Alignment of automatic arrays

N

Noob

Hello,

Consider the following code, where I define an automatic array.

void foo(void)
{
uint8_t arr[64];
}

How will 'arr' be aligned?

I suppose 'arr' could start on an odd address?
(i.e. "aligned" to an uint8_t i.e. not aligned.)

If I need the buffer to be aligned to 32 bits, do I have to write
something along the lines of ...

void foo(void)
{
uint32_t temp[64/4];
uint8_t *arr = (uint8_t *)temp;
}

Is this valid C? (No UB / I-DB / general-nastyness)

Are things different if I malloc the array?
uint8_t *arr = malloc(64);

Regards.
 
J

Jens Thoms Toerring

Noob said:
Consider the following code, where I define an automatic array.
void foo(void)
{
uint8_t arr[64];
}
How will 'arr' be aligned?
I suppose 'arr' could start on an odd address?
(i.e. "aligned" to an uint8_t i.e. not aligned.)

Yes, since there's nothing that would force the compiler
to take care of the possibly more restrictive alignment
required for a larger type.
If I need the buffer to be aligned to 32 bits, do I have to write
something along the lines of ...
void foo(void)
{
uint32_t temp[64/4];
uint8_t *arr = (uint8_t *)temp;
}
Is this valid C? (No UB / I-DB / general-nastyness)

I don't see any UB in this and it should make sure that
the memory is aligned for uint32_t (if that differs from
the alignment for uint8_t depends of course on the system
you're using).
Are things different if I malloc the array?
uint8_t *arr = malloc(64);

Yes.

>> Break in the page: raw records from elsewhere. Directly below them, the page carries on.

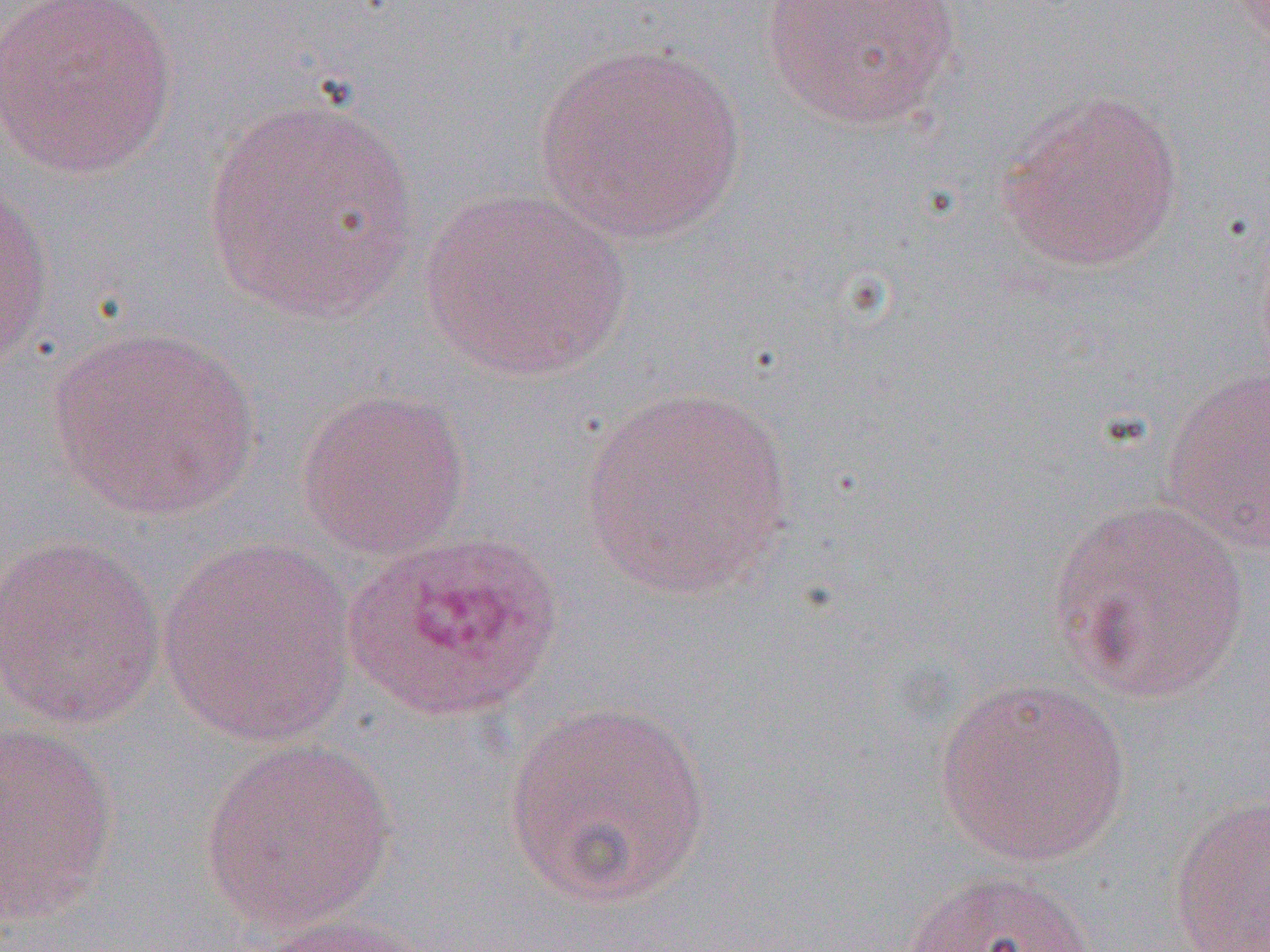
slide-level diagnosis = Plasmodium ovale
magnification = 1000x
uninfected red blood cell locations = approximate bounding boxes as (x1, y1, x2, y2) in pixels: (0, 0, 178, 179), (760, 0, 964, 131), (534, 40, 749, 245), (997, 90, 1185, 273), (202, 92, 423, 325), (0, 171, 56, 376), (415, 186, 635, 382), (48, 326, 260, 521), (1158, 364, 1270, 554), (578, 385, 797, 600), (295, 388, 471, 559), (1047, 497, 1252, 704), (0, 534, 168, 731), (156, 538, 359, 748), (933, 675, 1132, 867), (502, 699, 717, 909), (0, 721, 119, 925), (199, 735, 397, 934), (1168, 793, 1269, 952), (899, 867, 1100, 952), (241, 914, 437, 952)
Plasmodium ovale-infected red blood cell locations = approximate bounding boxes as (x1, y1, x2, y2) in pixels: (342, 529, 565, 725)
image size = 1270×952 pixels
modality = optical microscopy
field of view = one of a larger specimen
preparation = thin blood film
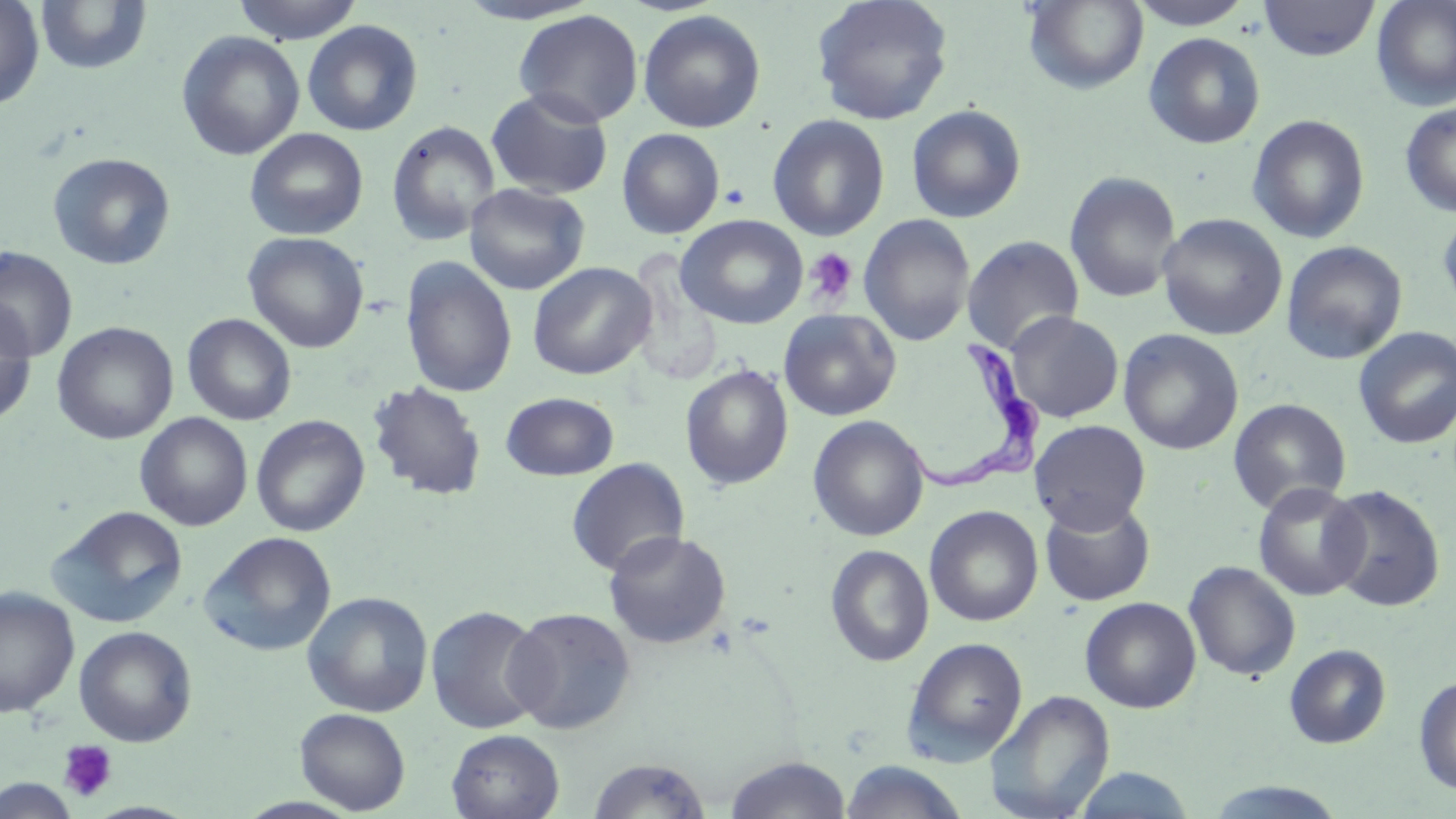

Since malloc() doesn't know what the memory it returns
is going to be used for it must be aligned for the most
restrictive alignment on your machine - otherwise you
wouldn't be able to allocate memory for types requiring
such alignment.
Regards, Jens
 
B

Ben Bacarisse

Noob said:
Consider the following code, where I define an automatic array.

void foo(void)
{
uint8_t arr[64];
}

How will 'arr' be aligned?

I suppose 'arr' could start on an odd address?
(i.e. "aligned" to an uint8_t i.e. not aligned.)

You can't say much about the alignment (though if you look it may well
be aligned due to other factors -- it would be unwise to reply on this
at all).
If I need the buffer to be aligned to 32 bits, do I have to write
something along the lines of ...

void foo(void)
{
uint32_t temp[64/4];

uint32_t temp[64 / sizeof(uint32_t)];

is slightly neater. Temp is not declared until the end of the
full declarator so you can't use sizeof temp[0]. You could write:

uint32_t exemplar, temp[64 / sizeof exemplar];

but the extra object seems too messy just to avoid repeating the type.
uint8_t *arr = (uint8_t *)temp;
}

Another way is with a union:

union {
uint32_t align;
char temp[64];
} align_u;
uint8_t *arr = align_u.temp; /* or use align_u.temp directly */
Is this valid C? (No UB / I-DB / general-nastyness)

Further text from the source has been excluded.